--- Extracted records Enclosed Below ---

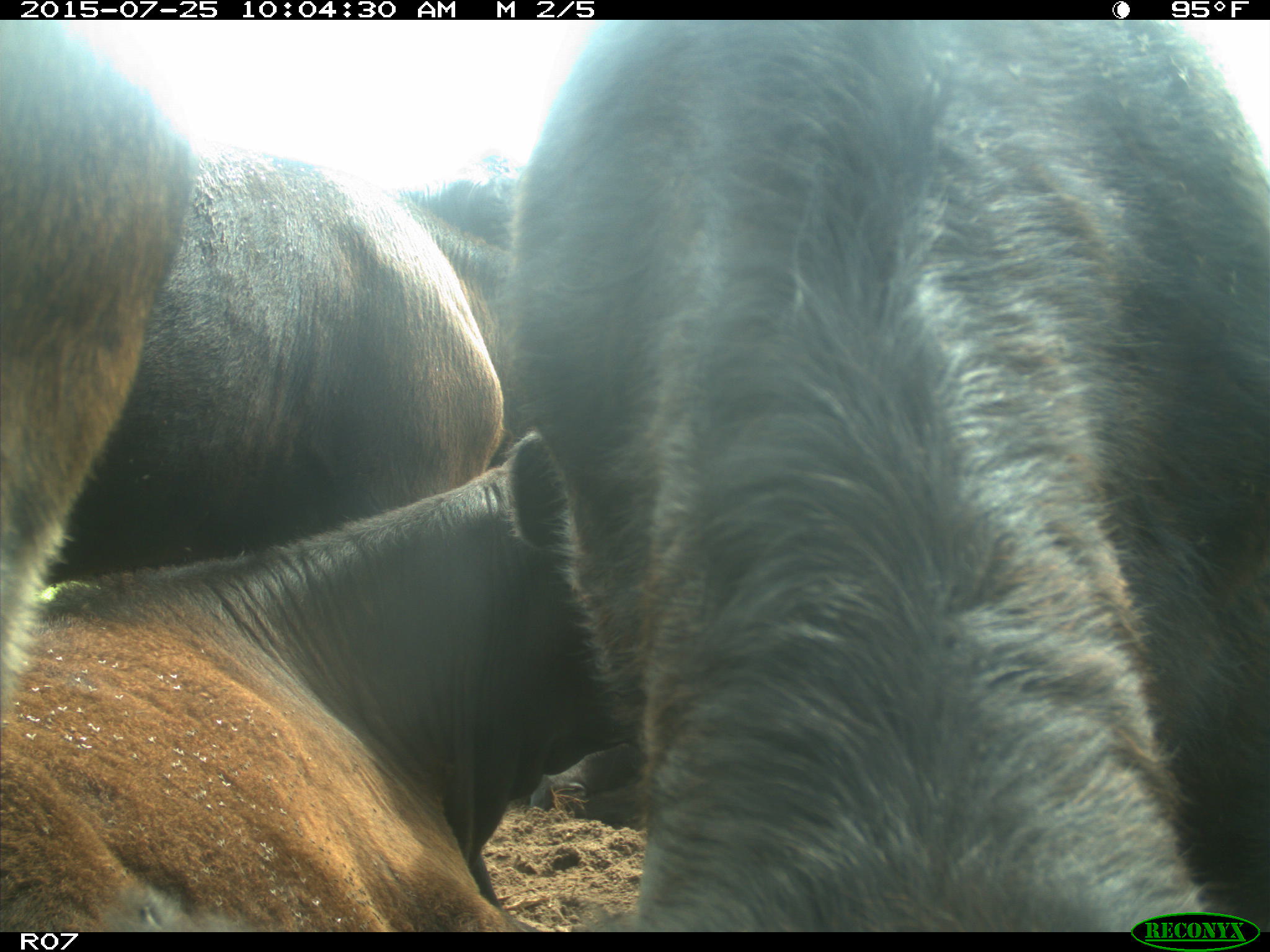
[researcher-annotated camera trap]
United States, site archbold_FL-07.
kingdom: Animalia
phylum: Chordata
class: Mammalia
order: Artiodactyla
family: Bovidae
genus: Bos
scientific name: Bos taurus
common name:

--- End of Enclosed Extracted records ---

Everything above except the pictures must be restated exactly.

> Solution:
[researcher-annotated camera trap]
United States, site archbold_FL-07.
kingdom: Animalia
phylum: Chordata
class: Mammalia
order: Artiodactyla
family: Bovidae
genus: Bos
scientific name: Bos taurus
common name:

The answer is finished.